Glass was originally launched as the next generation Go-Pro. Less a heads up display and more a hands free camera phone. Urban HeroWear. The opportunity for the man or women of action to record every exciting moment of his day.

The message was "You focus on being the hero. Glass will take care of the memories".

The break out moment, was after all, a high risk performance piece played out at a developer conference. The mobile savvy developer reimagined as an urban guerrilla flying into to save the future. If you followed the Glass story you will recall it wasn't the breakout product Google imagined it to be.

The big fail here was the engineering team assumed the world was ready for a hands free Go-Pro with mobile smarts. They failed to identify the tribes, and ultimately the tribal leaders, who could not only champion the product as the next generation of HeroWear but also position it as something more than urban NerdWear.

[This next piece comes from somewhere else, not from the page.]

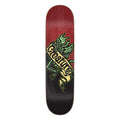 Creature 8.13" x 31.45" Imp Relic Stumps 7 Ply Birch Skateboard Deck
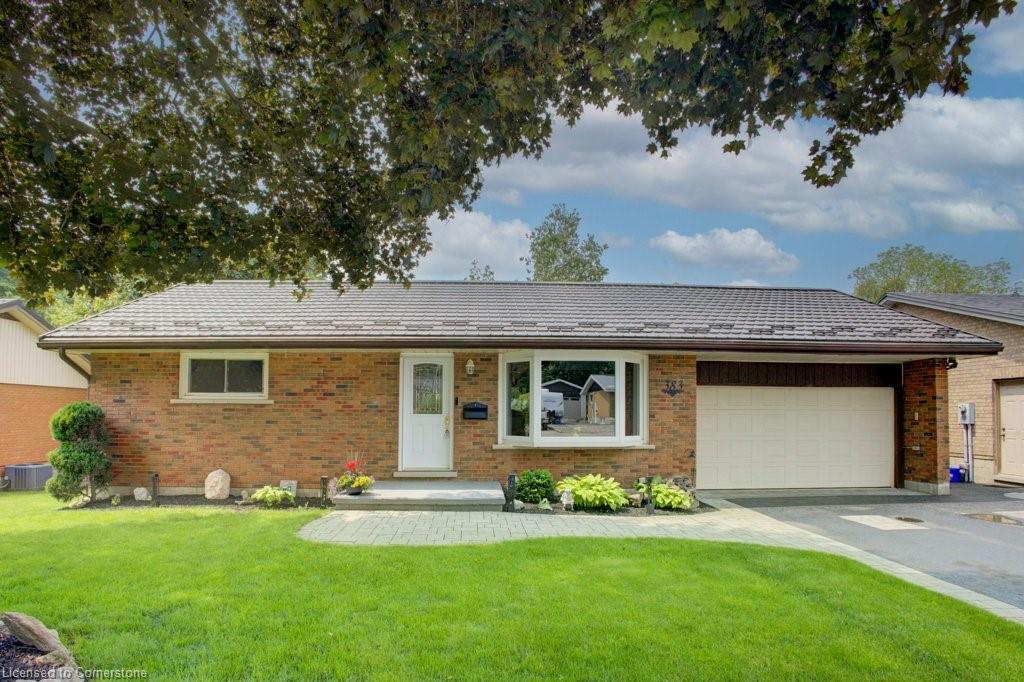 383-wetherald-street-rockwood-ontario-40739574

They failed to identify the social proof and in its absence the wisdom of the crowd was left to shape its own proof.

So here in resides the lesson to be learnt from the "Glasshole" experience.

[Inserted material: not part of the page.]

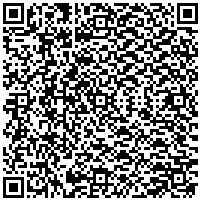 QR Code for bitcoin:bitcoin:bitcoin:bitcoin:bitcoin:bitcoin:bitcoin:bitcoin:bitcoin:bitcoin:bitcoin:bitcoin:bitcoin:bitcoin:bitcoin:bitcoin:bitcoin:bitcoin:bitcoin:bitcoin:bitcoin:bitcoin:bitcoin:bitcoin:bitcoin:bitcoin:bitcoin:dash:XeF4en5rASP3918ZJRWgV6147pzefX9PgZ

The reason most tech fails to ignite the imagination is because the purveyors of the technology have failed to identify the social proof. The raison d'être for the technology to exist within the social setting. They spend their days thinking as engineers and not potential customers. That's why they are endlessly surprised with what users do with their technology when it is set free into the wild.

And yet this is the business of marketing or more accurately advertising.

In our rush to embrace the big data and all thing digital we have forgotten who are the true "#firestormstarters" in the world of business.

So here is what advertising can teach Google about innovation: It's not all about you. It's all about what the customer thinks about you.

And the secret to success in advertising is all about getting inside the customer's head to discover the answer to one simple question: Why would you want one? Not tomorrow. Not the next day, but now. And then delivering that compelling message back to the customer.

It is all about igniting the collective imagination of the tribe with signs, symbols and stories. Stimulating the market with social signals. Or, for the uninitiated, weaving stories that permeate and influence the zeitgeist.

It is all about the development of the social proof. Identifying the social habits that make the product indispensable to the customer and then developing the ignition narrative that invites curiosity, hooks the interest, and ultimately binds the consumer to the experience... and, yes, encourages them to share the experience with others.

All of which is to say, when it comes to making a successful product launch, the challenge is cultural. Not technological.

You could say getting engineers to act on impulse is the easy bit. The rocket science is getting the customer to act on impulse.